#### Task description:
An exact transcription of all the entries is needed; pictures stay out.

-------------------------

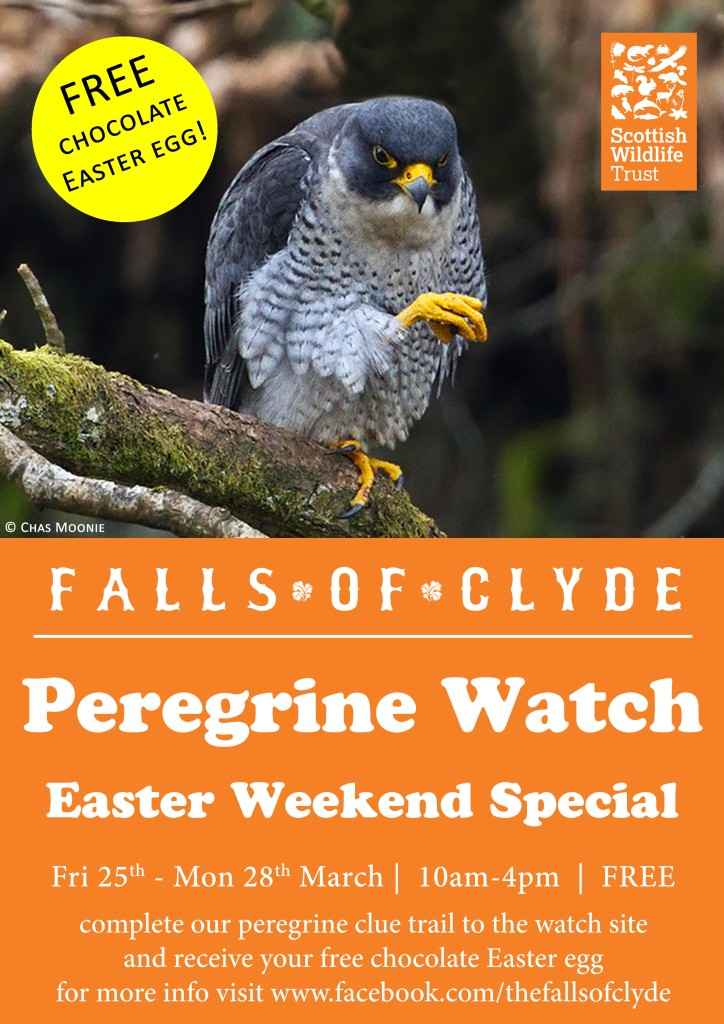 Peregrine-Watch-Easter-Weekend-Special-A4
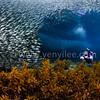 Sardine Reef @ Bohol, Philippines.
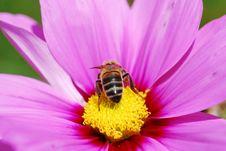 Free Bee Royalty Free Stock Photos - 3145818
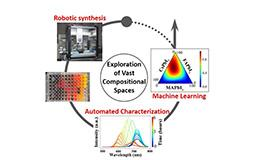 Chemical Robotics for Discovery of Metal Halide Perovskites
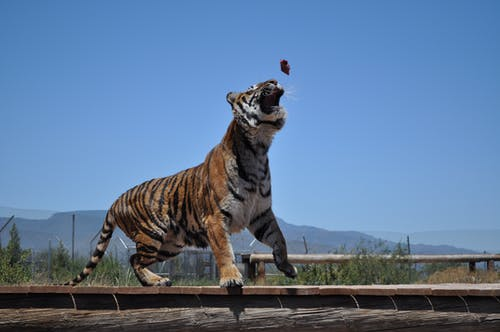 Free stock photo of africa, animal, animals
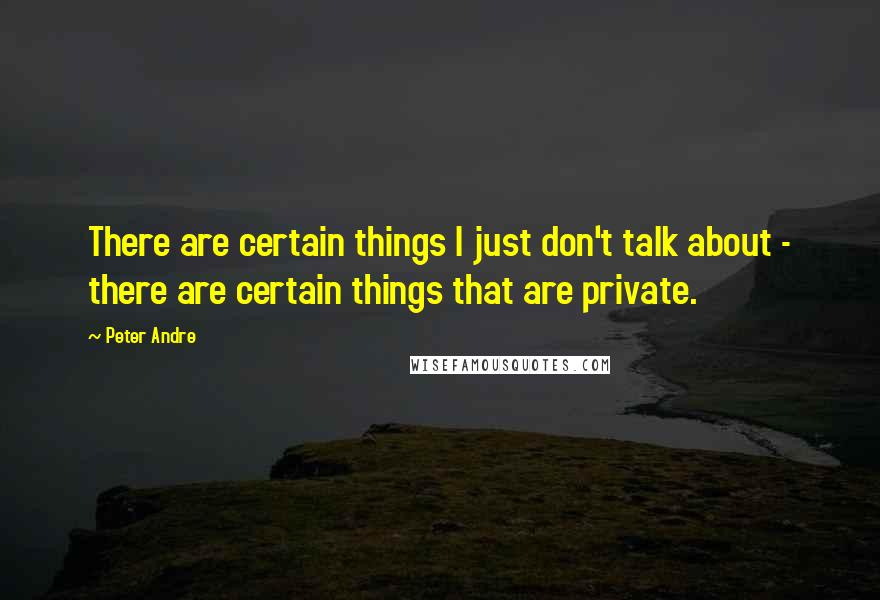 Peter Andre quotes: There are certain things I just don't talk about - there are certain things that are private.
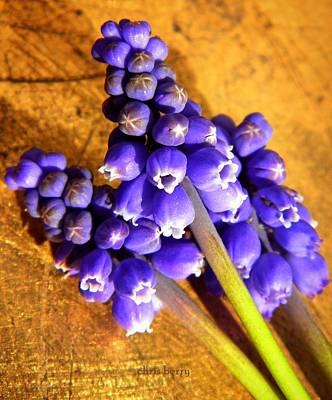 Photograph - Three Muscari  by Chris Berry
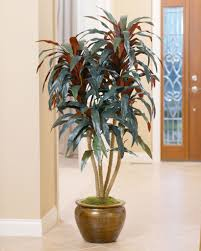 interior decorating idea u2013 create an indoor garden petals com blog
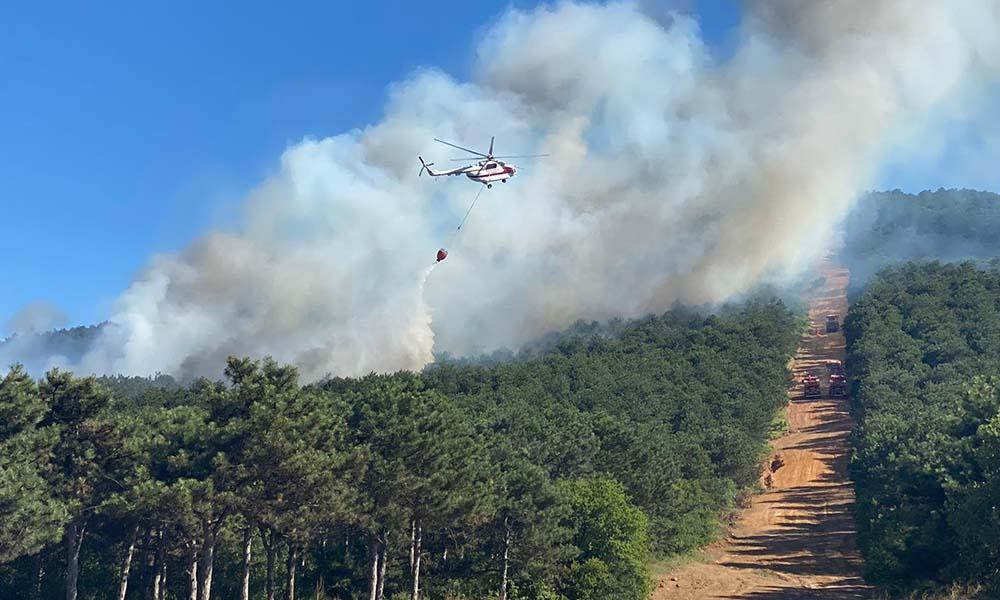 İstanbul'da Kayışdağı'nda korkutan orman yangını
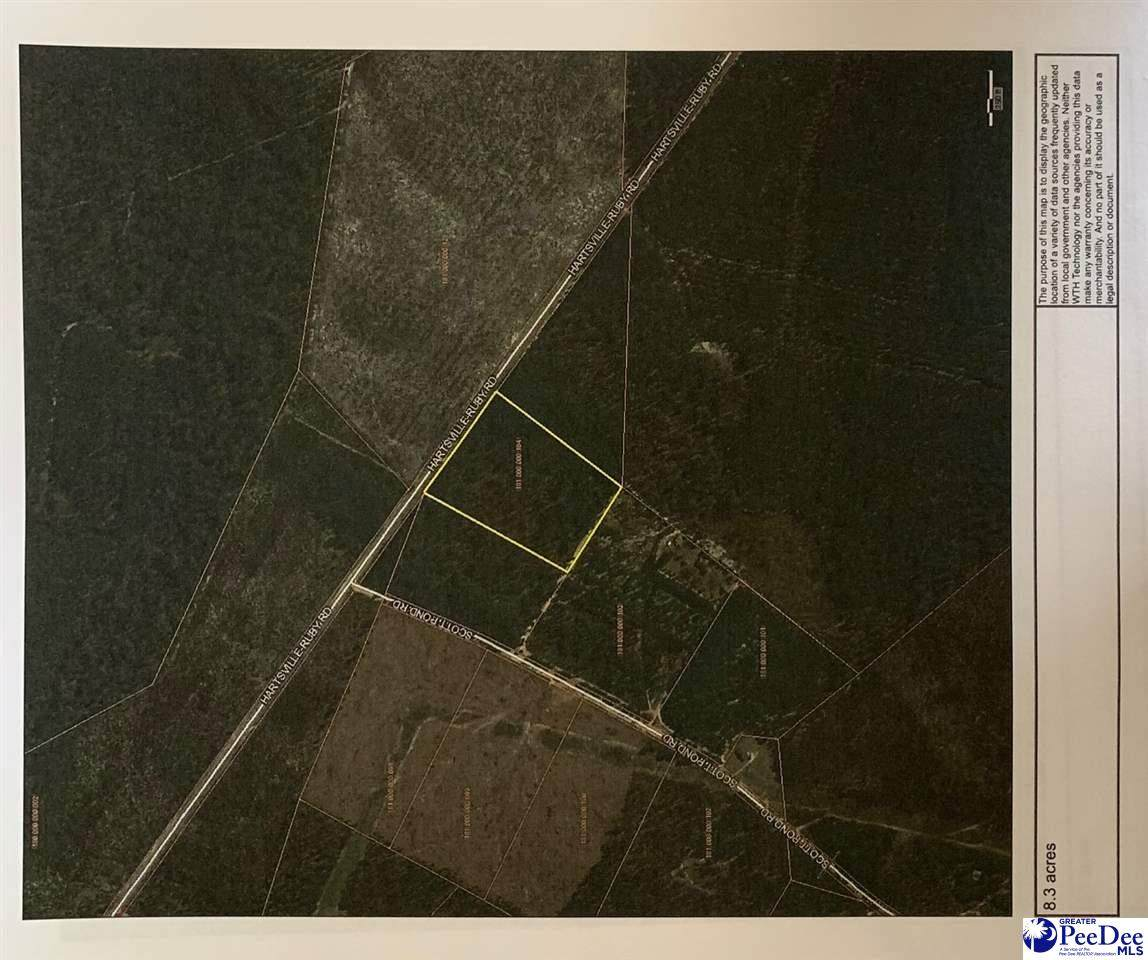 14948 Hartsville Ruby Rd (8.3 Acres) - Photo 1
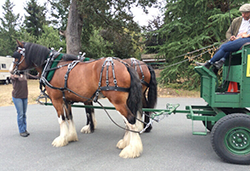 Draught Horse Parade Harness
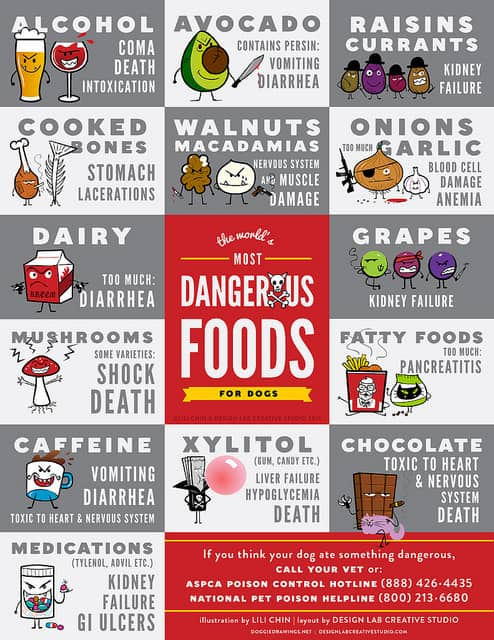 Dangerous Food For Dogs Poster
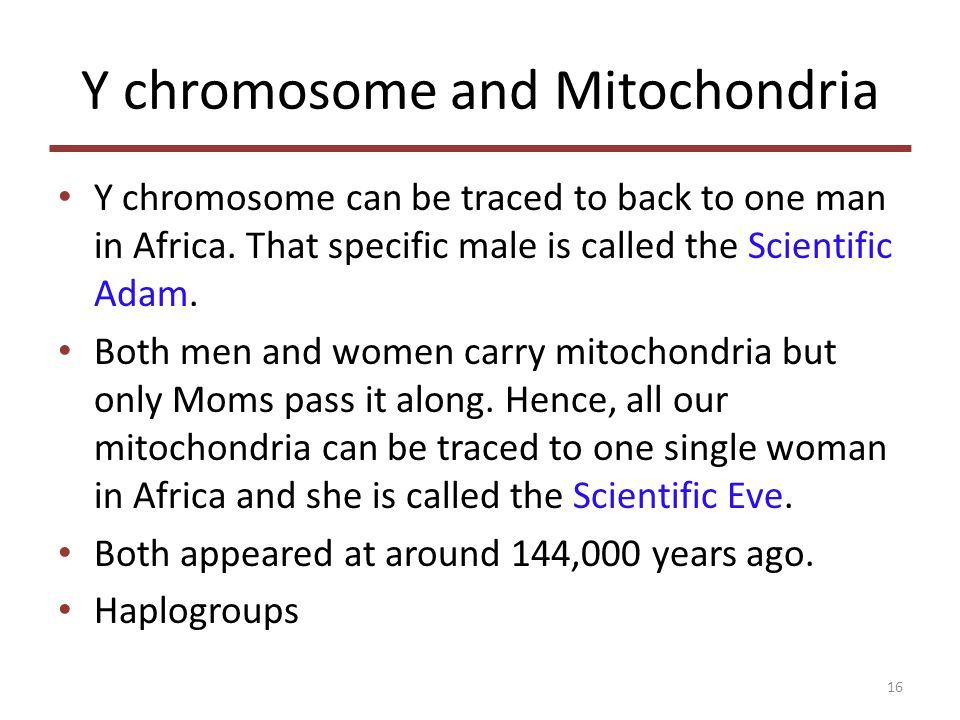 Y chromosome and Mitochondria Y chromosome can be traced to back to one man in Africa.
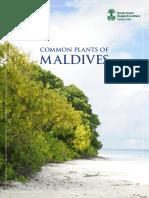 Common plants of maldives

-------------------------

#### Response area:
 Peregrine-Watch-Easter-Weekend-Special-A4
 Sardine Reef @ Bohol, Philippines.
 Free Bee Royalty Free Stock Photos - 3145818
 Chemical Robotics for Discovery of Metal Halide Perovskites
 Free stock photo of africa, animal, animals
 Peter Andre quotes: There are certain things I just don't talk about - there are certain things that are private.
 Photograph - Three Muscari  by Chris Berry
 interior decorating idea u2013 create an indoor garden petals com blog
 İstanbul'da Kayışdağı'nda korkutan orman yangını
 14948 Hartsville Ruby Rd (8.3 Acres) - Photo 1
 Draught Horse Parade Harness
 Dangerous Food For Dogs Poster
 Y chromosome and Mitochondria Y chromosome can be traced to back to one man in Africa.
 Common plants of maldives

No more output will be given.